A physical release was announced on June 24, 2025 by Limited Run Games for Nintendo Switch and PlayStation 5 in both standard and collector's edition.

==Reception==

Ender Magnolia: Bloom in the Mist received generally favorable reviews from critics, according to the review aggregation website Metacritic. Fellow review aggregator OpenCritic assessed that the game received "mighty" approval, being recommended by 94% of critics.

Aggregate scores
| Aggregator | Score |
|---|---|
| Metacritic | NS: 85/100 PC: 84/100 PS5: 83/100 |
| OpenCritic | 94% recommend |

Review scores
| Publication | Score |
|---|---|
| Eurogamer | 4/5 |
| Famitsu | 33/40 |
| Game Informer | 8.25/10 |
| Hardcore Gamer | 4.5/5 |
| Nintendo Life | 9/10 |
| Push Square | 8/10 |

===Early Access===
Reviewing the early access version on PC, Ryan Radcliff from RPGamer commented, "Ender Magnolia feels like it will be a strong follow-up, and fans that want to enjoy challenging battles with tons of variety, along with fun rewards for exploration, should definitely mark this game on their wishlists." Chris Shive of Hardcore Gamer also had favorable impressions of the early access version, citing quality of life improvements over the previous game.
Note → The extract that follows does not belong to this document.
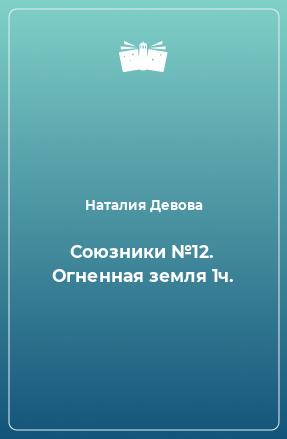 Союзники №12. Огненная земля 1ч.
Game Informers Marcus Stewart praised the game's art direction and combat, while commenting that the lore was "interesting."

===Post Release===
Comparing Ender Magnolia to its predecessor Ender Lilies, Chris Shive from Hardcore Gamer stated that "Ender Magnolia: Bloom in the Mist recreates the overall vibe of its predecessor while generally improving the experience." Likewise Push Square's Liam Croft said the game was "elevating their addictive blend of combat, exploration, and platforming to new heights." Meanwhile Katharine Castle from Eurogamer preferred the previous game, commenting, "Is it a better game than Ender Lilies? In some respects, I still think the original just about edges this one out in terms of variety and visual spectacle." In Japan, four critics from Famitsu gave the game a total score of 33 out of 40.